Similar to the KLD interpretation, this formulation is equivalent to the Hilbert-Schmidt Independence Criterion. If we think of the MMD distance between the joint distribution & the product of the marginals then we get the HSIC measure.

\begin{aligned} \text{MMD}^2(P_{XY}, P_XP_Y; \mathcal{H}_k) &= ||\mu_{\mathbb{P}_{XY}} - \mu_{P_XP_Y}|| \end{aligned}

which is the exact formulation for HSIC.

\begin{aligned} \text{MMD}^2(P_{XY}, P_XP_Y; \mathcal{H}_k) &= \text{HSIC}^2(P_{XY}; \mathcal{F}, \mathcal{G}) \end{aligned}

where we have some equivalences.


First we need to do some equivalences. First the norm of two feature spaces \varphi(\cdot, \cdot) is the same as the kernel of the cross product.

\begin{aligned} \langle \varphi(x,y), \varphi(x,y) \rangle_\mathcal{F} &= k \left((x,y),(x',y')\right) \end{aligned}

The second is the equivalence of the kernel of the cross-product of \mathcal{X,Y} is equal to the multiplication of the respective kernels for \mathcal{X,Y}. So, let's say we have a kernel k on dataset \mathcal{X} in the feature space \mathcal{F}. We also have a kernel k on dataset \mathcal{Y} with feature space \mathcal{G}. The kernel k on the \mathcal{X,Y} pairs are similar.

\begin{aligned} k\left((x,y),(x',y')\right) &= k(x,x')\,k(y,y') \\ \end{aligned}

— Data shown —
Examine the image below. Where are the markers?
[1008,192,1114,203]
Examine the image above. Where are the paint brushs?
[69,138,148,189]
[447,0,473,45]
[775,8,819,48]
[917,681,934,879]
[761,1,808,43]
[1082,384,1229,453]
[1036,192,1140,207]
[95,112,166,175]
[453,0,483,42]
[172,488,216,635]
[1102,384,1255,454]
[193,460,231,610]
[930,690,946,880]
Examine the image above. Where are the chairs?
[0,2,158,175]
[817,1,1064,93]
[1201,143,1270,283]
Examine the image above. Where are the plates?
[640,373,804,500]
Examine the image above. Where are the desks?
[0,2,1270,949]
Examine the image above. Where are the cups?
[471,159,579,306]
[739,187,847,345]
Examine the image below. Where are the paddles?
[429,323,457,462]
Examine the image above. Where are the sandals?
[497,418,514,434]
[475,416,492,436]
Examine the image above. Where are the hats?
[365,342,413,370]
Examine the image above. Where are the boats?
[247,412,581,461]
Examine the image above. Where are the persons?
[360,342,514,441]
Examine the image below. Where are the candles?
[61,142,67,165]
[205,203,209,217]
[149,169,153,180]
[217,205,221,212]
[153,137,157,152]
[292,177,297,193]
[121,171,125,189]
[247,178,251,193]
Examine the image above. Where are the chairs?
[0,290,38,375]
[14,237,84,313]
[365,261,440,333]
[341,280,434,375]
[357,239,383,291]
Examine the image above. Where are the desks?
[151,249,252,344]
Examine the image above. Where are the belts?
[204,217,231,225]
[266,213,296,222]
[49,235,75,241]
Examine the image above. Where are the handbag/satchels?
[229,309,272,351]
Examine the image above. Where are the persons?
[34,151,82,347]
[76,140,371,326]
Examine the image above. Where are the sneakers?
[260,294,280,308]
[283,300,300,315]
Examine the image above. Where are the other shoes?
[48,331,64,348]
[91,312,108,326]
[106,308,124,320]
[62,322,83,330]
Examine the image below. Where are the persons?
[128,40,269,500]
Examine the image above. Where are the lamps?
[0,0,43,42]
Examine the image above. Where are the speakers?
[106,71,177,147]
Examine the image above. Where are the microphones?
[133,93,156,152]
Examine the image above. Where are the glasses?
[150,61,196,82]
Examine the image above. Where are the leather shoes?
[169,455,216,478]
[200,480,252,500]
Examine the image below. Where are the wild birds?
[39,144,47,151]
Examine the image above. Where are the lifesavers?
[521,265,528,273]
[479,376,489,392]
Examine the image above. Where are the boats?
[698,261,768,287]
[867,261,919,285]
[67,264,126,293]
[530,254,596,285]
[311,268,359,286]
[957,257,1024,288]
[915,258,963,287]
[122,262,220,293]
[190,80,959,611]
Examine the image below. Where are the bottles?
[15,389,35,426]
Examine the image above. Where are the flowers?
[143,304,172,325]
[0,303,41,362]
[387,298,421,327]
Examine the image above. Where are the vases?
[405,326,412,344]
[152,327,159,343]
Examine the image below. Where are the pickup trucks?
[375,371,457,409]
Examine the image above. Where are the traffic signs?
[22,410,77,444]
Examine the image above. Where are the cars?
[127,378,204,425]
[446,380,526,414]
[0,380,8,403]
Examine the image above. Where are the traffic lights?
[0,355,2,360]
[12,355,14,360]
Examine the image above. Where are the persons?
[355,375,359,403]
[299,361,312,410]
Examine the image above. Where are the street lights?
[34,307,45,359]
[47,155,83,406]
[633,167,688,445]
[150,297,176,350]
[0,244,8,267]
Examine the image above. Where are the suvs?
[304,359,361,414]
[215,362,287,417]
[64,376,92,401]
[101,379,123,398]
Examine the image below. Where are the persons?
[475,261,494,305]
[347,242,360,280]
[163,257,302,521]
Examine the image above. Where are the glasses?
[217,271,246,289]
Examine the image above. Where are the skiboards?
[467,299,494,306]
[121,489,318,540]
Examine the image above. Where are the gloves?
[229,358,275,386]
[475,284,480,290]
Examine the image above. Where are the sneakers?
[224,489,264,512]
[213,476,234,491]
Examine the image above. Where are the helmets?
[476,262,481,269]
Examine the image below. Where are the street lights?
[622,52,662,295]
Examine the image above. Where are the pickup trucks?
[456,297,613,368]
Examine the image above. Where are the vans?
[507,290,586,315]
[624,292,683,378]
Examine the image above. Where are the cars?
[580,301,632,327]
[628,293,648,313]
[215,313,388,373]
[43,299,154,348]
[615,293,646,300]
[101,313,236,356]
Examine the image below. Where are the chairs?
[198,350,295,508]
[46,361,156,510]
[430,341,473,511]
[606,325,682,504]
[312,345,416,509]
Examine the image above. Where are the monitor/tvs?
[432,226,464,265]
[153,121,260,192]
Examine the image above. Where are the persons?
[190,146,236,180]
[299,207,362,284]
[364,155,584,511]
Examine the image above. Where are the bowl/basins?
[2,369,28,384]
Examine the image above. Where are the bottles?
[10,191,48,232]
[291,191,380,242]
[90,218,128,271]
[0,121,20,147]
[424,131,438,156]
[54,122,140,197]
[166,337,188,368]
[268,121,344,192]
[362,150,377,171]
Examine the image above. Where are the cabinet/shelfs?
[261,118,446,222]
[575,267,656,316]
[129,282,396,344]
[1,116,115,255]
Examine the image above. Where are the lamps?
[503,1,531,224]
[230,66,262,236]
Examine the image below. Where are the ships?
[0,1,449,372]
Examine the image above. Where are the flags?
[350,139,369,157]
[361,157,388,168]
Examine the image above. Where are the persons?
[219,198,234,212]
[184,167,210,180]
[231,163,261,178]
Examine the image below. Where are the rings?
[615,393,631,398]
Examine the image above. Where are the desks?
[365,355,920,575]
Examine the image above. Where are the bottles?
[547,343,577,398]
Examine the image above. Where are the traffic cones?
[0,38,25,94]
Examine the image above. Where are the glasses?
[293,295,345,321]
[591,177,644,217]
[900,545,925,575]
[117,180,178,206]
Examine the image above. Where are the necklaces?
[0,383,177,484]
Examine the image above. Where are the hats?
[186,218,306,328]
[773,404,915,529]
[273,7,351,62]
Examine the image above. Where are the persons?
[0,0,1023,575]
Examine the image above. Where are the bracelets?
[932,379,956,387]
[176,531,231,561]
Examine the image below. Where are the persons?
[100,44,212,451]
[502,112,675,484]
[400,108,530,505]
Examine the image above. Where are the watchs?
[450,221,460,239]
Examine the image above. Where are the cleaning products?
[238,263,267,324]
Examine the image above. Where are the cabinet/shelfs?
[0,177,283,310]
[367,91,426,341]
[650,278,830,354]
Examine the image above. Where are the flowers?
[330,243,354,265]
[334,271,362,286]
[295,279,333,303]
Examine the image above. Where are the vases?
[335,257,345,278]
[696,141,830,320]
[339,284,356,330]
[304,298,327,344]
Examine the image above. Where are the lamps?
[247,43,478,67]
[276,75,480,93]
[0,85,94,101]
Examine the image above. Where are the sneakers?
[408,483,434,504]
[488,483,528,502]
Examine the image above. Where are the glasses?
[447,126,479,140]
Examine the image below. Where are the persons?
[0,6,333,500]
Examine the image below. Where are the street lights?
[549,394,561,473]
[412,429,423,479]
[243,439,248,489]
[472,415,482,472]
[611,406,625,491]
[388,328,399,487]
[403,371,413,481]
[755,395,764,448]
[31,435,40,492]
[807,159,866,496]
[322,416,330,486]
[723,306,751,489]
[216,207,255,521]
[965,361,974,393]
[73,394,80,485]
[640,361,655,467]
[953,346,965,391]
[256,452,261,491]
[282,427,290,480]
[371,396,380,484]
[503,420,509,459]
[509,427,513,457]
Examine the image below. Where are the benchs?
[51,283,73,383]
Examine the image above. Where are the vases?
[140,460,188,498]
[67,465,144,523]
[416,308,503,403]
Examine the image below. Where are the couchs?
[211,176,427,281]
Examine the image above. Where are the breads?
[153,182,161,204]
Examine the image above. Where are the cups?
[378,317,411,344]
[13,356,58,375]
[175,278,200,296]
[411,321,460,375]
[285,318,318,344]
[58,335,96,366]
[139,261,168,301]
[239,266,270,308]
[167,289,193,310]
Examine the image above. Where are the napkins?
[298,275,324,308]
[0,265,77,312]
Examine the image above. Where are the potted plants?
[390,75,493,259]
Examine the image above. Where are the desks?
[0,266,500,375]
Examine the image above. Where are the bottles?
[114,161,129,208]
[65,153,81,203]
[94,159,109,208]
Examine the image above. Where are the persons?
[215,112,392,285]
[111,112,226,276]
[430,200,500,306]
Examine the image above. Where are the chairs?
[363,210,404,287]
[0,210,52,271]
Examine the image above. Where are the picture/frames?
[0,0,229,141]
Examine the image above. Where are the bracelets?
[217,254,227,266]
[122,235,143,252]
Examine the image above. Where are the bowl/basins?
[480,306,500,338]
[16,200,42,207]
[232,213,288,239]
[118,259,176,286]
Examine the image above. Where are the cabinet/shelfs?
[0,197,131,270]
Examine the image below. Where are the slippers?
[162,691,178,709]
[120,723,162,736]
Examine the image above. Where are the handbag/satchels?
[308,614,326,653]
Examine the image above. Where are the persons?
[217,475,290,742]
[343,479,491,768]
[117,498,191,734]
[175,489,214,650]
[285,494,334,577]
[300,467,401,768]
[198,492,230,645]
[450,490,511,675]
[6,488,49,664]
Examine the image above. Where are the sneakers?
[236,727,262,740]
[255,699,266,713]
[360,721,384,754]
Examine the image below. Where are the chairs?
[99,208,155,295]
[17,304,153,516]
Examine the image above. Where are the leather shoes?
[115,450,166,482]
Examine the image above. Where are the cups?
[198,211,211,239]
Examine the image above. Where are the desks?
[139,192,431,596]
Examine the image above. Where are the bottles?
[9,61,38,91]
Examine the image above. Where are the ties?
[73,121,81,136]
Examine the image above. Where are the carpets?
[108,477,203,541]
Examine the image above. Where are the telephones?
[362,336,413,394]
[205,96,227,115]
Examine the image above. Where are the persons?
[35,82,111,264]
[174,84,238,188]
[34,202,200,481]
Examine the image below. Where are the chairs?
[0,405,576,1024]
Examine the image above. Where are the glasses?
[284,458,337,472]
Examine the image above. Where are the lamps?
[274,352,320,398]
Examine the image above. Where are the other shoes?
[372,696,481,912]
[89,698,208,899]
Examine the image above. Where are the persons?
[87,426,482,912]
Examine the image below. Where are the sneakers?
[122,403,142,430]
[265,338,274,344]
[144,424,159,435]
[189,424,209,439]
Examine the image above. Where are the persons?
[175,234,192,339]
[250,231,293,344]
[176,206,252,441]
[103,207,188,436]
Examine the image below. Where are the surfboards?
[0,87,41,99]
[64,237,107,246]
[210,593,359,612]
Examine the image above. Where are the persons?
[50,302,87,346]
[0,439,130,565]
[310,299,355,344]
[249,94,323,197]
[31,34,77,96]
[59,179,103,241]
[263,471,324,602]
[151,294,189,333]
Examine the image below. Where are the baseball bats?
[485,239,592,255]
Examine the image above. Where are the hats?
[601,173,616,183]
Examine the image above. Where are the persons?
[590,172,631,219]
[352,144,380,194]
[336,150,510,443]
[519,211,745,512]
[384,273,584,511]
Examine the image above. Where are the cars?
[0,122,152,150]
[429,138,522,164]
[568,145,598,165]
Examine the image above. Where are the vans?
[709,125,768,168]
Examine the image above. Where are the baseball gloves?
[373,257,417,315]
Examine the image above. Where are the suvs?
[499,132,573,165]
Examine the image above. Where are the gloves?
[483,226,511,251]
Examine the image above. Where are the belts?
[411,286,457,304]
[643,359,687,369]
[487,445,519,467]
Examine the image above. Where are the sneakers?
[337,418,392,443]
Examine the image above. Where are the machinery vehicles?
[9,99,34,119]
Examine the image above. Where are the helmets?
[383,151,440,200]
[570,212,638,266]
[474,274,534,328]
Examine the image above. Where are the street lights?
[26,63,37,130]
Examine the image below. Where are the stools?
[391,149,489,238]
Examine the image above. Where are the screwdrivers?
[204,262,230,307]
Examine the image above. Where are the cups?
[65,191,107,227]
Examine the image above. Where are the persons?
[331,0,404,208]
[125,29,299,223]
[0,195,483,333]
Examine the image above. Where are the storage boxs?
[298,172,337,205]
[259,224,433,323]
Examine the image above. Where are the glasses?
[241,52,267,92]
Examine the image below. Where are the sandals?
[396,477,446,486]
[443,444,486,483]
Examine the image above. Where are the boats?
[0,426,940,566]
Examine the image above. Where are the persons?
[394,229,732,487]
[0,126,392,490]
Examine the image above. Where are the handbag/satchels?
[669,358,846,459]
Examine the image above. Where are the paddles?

— The tasks —
a – In the page excerpt on MMD and HSIC, what do we get by taking the MMD distance between the joint distribution and the product of the marginals?
b – Edit the page excerpt on MMD and HSIC from "Similar to the" up to and including "formulation for HSIC.", replacing "marginals" with "marginal distributions".

— Written responses —
a – The HSIC measure (Hilbert-Schmidt Independence Criterion).

b –
Similar to the KLD interpretation, this formulation is equivalent to the Hilbert-Schmidt Independence Criterion. If we think of the MMD distance between the joint distribution & the product of the marginal distributions then we get the HSIC measure.

\begin{aligned} \text{MMD}^2(P_{XY}, P_XP_Y; \mathcal{H}_k) &= ||\mu_{\mathbb{P}_{XY}} - \mu_{P_XP_Y}|| \end{aligned}

which is the exact formulation for HSIC.